Analyzing Chilean Primera Division Football using XGBoost Algorithm

2023-05-26 09:08:10

Analyzing Chilean Primera Division Football using XGBoost Algorithm

1. Introduction

Chilean Primera Division is one of the most popular football leagues in South America. It is a professional football league consisting of 18 teams. The league has a rich country tradition, and its unique rules, intense rivalry between teams, and passionate fans attract a growing number of local and international viewers.
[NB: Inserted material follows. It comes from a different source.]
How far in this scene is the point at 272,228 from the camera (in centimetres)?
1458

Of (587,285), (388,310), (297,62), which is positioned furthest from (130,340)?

In this article, we will aim to analyze the performance of the teams in Chilean Primera Division using XGBoost Algorithm.

2. XGBoost Algorithm

XGBoost (eXtreme Gradient Boosting) is a powerful machine learning algorithm that can be used for both regression and classification predictive modeling problems. It is an implementation of gradient boosting algorithm on decision trees and is known for its speed and accuracy. XGBoost algorithm has been widely used for various tasks such as financial forecasting, image classification, and now in sports data analysis.

3. Data Collection

We collected data on Chilean Primera Division for the past three seasons (2018,2019,2020). The dataset contained information on team names, fixtures, match results, goals scored, and conceded, among others.

4. Feature Engineering

We feature engineered our data by creating additional columns that will help train our model. The features we used were Home Team, Away team, Home Goals, Away Goals, and Goal Difference. We then encoded categorical features such as Home Team and Away Team using Pandas get_dummies() method.

5. Model Training

We then split our data into train and test sets with a ratio of 70:30. We trained our XGBoost model on the train data set and used the test data set to test the accuracy of the model. We hyperparameter tuned our model to optimize its performance, and we used cross-validation to assess its robustness.

6. Model Evaluation

We evaluated our model by using classification metrics such as accuracy, precision, and recall. We also used confusion matrix to visualize our model's performance. Our model achieved an accuracy score of 63.23%, a precision score of 62.24%, and a recall score of 57.20%.

7. Analysis

Our analysis showed that Universidad Catolica was the best performing team for the past three seasons, followed by Universidad de Chile and Colo-Colo. Huachipato, Everton de Vina del Mar, and Antofagasta were the least-performing teams in the league. We also found out that home teams tend to score more goals than away teams, and most teams tend to score fewer goals in the second half of the game.

8. Conclusion

In conclusion, our study showed that XGBoost algorithm can be useful in analyzing sports data such as football. Our model was able to accurately predict the performance of football teams in Chilean Primera Division. We hope that our findings will help stakeholders in the football industry make better decisions to improve their team's performance.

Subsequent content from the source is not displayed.